Scientific Practice Exam Question Bank, Sem 2, 2015-16
Section A (explanation, 48%)
1) Explain the basis and significance of 3 of the following 5 termsin relation to the practice of science in general and healthcare science as appropriate; include definitions as appropriate. Each question is worth 16%.
- - One-way ANOVA
- - post hoc testing
- - correlation
- - simple linear regression
- - correlation vs regression
- - r vs r2
- - r2 and significance in linear regression
- - 2-way ANOVA
- - ANOVA and interaction
- - blocking factors in 2-way ANOVA
- - non-linear regression
- - stepwise multiple regression
- - chi-square
- - two-way chi-square
- - Mann-Whitney U
- - Wilcoxon Signed Rank
- - Spearman’s Rank Correlation coefficient
- - parametric vs non-parametric tests
- - qualitative research methods
- - the audit cycle
- - types of healthcare audit
Section B (interpretation, 26%)
Answer any 2 from 3. Each question is worth13%.
1) - One-way ANOVA
A comparison was made of four semi-automated machines (A,B,C & D) used to determine the amount of chloropheniramine in tablets. A sample of ten tablets was tested on each machine with a view to establishing whether there were any significant differences in the amounts as determined by the four machines. The data given below has been analysed as a one-way analysis of variance using Minitab.
Amount of chloropheniramine (mg)
Machine A / Machine B / Machine C / Machine D4.13 / 4.00 / 3.98 / 4.00
4.10 / 4.02 / 3.86 / 4.02
4.04 / 4.01 / 3.82 / 4.03
4.07 / 4.01 / 3.93 / 4.04
4.05 / 4.04 / 4.00 / 4.02
4.04 / 3.99 / 3.82 / 3.81
3.99 / 4.03 / 3.98 / 3.91
4.06 / 3.97 / 3.99 / 3.96
4.10 / 3.90 / 4.00 / 4.05
4.04 / 3.98 / 3.93 / 4.02
One-way Analysis of Variance
Analysis of Variance
Source DF SS MS F P
Factor 3 0.08657 0.02886 8.24 0.000
Error 36 0.12614 0.00350
Total 39 0.21271
Individual 95% CIs For Mean
Based on Pooled StDev
Level N Mean StDev --+------+------+------+----
1 10 4.0620 0.0399 (-----*-----)
2 10 3.9950 0.0398 (-----*-----)
3 10 3.9310 0.0726 (-----*-----)
4 10 3.9860 0.0746 (-----*------)
--+------+------+------+----
Pooled StDev = 0.0592 3.900 3.960 4.020 4.080
a)Explain why this is a ‘one-way’ analysis of variance.
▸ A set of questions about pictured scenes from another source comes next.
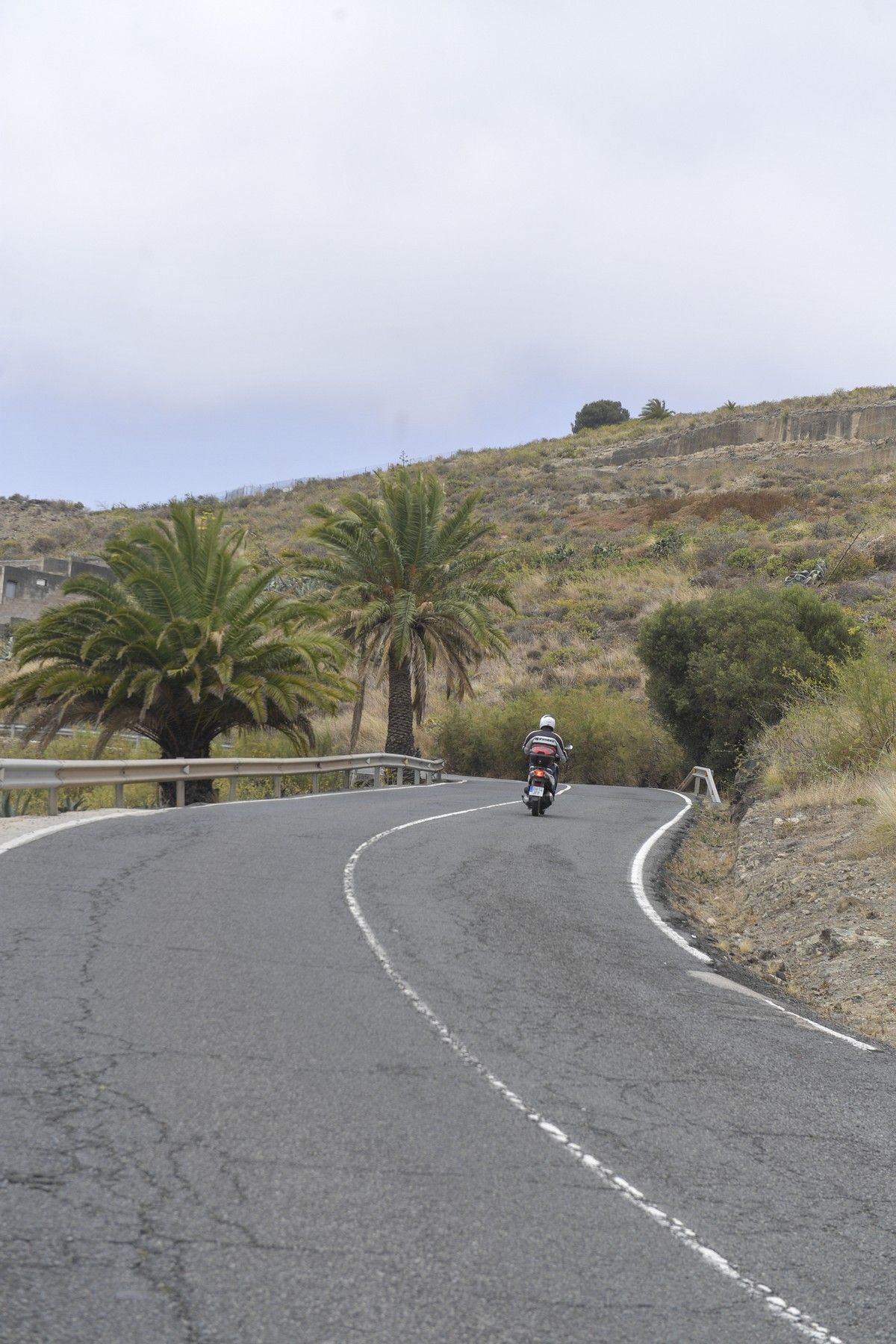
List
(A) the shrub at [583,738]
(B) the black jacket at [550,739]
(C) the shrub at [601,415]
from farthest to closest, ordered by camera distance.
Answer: (C) the shrub at [601,415] < (A) the shrub at [583,738] < (B) the black jacket at [550,739]

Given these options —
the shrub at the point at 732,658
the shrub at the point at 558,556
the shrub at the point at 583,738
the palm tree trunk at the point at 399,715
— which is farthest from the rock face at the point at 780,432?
the palm tree trunk at the point at 399,715

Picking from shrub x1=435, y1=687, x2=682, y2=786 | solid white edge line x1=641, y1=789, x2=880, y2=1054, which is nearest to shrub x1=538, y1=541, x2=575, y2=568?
shrub x1=435, y1=687, x2=682, y2=786

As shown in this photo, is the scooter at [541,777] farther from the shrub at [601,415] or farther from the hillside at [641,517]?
the shrub at [601,415]

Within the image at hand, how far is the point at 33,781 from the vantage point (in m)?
15.2

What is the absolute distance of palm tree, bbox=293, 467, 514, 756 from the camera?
109 feet

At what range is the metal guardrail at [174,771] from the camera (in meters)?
15.2

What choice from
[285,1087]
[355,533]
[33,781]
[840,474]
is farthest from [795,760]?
[840,474]

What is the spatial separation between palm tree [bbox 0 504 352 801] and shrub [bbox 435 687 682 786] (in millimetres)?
15078

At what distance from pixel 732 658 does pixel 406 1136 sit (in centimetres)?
2986

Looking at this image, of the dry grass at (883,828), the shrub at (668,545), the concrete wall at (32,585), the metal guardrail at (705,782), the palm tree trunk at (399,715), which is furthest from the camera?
the shrub at (668,545)

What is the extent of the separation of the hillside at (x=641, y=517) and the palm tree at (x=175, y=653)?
877 inches

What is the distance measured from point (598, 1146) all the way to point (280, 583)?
53.3 m

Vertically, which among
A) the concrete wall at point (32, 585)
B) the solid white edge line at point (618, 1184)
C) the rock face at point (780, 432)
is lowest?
the solid white edge line at point (618, 1184)

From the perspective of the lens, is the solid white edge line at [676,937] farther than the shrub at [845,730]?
No
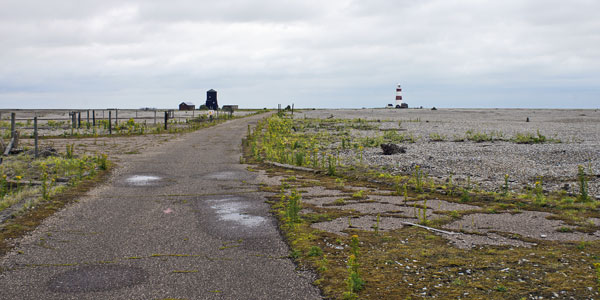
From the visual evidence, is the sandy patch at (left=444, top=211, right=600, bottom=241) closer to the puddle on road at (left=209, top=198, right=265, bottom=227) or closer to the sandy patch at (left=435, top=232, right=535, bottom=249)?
the sandy patch at (left=435, top=232, right=535, bottom=249)

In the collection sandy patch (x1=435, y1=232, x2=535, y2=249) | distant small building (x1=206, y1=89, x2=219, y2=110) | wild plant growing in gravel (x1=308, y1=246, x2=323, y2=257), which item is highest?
distant small building (x1=206, y1=89, x2=219, y2=110)

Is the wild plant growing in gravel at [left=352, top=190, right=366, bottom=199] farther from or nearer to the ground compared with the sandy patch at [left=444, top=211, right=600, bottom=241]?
farther from the ground

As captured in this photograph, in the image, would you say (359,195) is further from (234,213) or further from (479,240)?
(479,240)

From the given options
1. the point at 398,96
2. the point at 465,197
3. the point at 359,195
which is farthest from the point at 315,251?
the point at 398,96

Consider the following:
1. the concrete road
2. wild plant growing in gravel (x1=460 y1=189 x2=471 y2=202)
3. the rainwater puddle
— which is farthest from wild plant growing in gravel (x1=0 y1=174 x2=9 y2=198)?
wild plant growing in gravel (x1=460 y1=189 x2=471 y2=202)

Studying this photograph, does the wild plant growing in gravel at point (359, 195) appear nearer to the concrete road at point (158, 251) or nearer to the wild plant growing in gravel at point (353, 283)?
the concrete road at point (158, 251)

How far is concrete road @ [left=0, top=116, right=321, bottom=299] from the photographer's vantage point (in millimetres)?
4098

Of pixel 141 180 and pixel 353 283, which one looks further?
pixel 141 180

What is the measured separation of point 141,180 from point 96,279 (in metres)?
5.86

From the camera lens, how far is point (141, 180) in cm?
996

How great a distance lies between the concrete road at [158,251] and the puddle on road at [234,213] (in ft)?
0.05

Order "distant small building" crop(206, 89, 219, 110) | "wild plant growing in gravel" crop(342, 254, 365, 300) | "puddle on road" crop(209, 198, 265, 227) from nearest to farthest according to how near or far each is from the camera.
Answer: "wild plant growing in gravel" crop(342, 254, 365, 300)
"puddle on road" crop(209, 198, 265, 227)
"distant small building" crop(206, 89, 219, 110)

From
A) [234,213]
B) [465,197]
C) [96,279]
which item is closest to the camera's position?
[96,279]

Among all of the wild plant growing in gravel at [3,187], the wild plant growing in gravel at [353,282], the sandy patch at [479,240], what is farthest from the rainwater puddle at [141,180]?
the wild plant growing in gravel at [353,282]
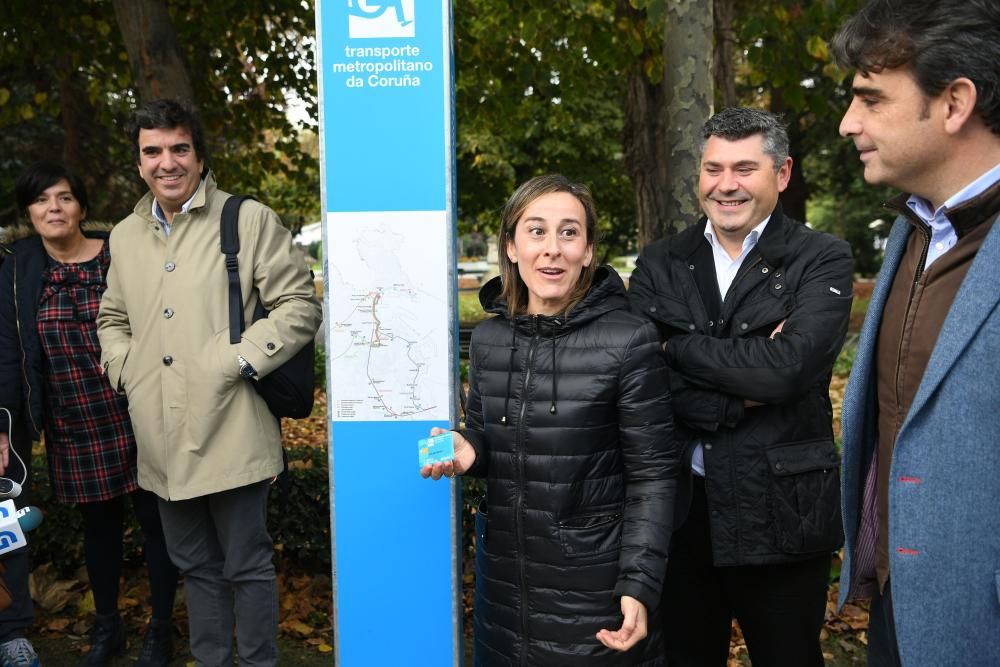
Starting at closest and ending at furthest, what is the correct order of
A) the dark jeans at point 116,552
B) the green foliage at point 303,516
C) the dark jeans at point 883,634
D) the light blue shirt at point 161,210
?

b)Explain why the analysis suggests that there are differences between the machines.
c)Why is the p-value reported as 0.000?
d)What is the test statistic and how is it calculated?
2) two-wayAnova
TV watching is a sedentary pastime which may affect health, so a student carried out a surveyof our TV-watching habits for his final year project. His data on the duration of TV watching per week (h) in relation to age group and gender is presented in the table below.
Duration of TV watching per week (h) by age group and gender; F: female, M: male; age group intervals are given in years
Rows: Gender Columns: Age Group
20-25 26-55 56+
F 25 32 44
21 26 45
27 33 50
26 33 43
31 28 51
M 20 23 33
27 21 34
20 24 38
22 28 33
28 26 37
a)What are the two factors involved? How many levels does each factor have? What is the number of treatment combinations? How many replicates did the student use for each treatment combination? What is the total number of observations he collected?
The data were analysed using analysis of variance. The computer output of this analysis is in the table immediately below. One p-value has been replaced by an asterisk.
Analysis of variance (ANOVA) for TV watching per week (h)
Source DF SS MS F P
Age Group 2 1486.87 743.43 69.48 0.000
Gender 1 340.03 340.03 31.78 0.000
Age Group*Gender 2 103.27 51.63 4.83 *
Error 24 256.80 10.70
Total 29 2186.97
Treatment Means for duration of TV watching per week (h)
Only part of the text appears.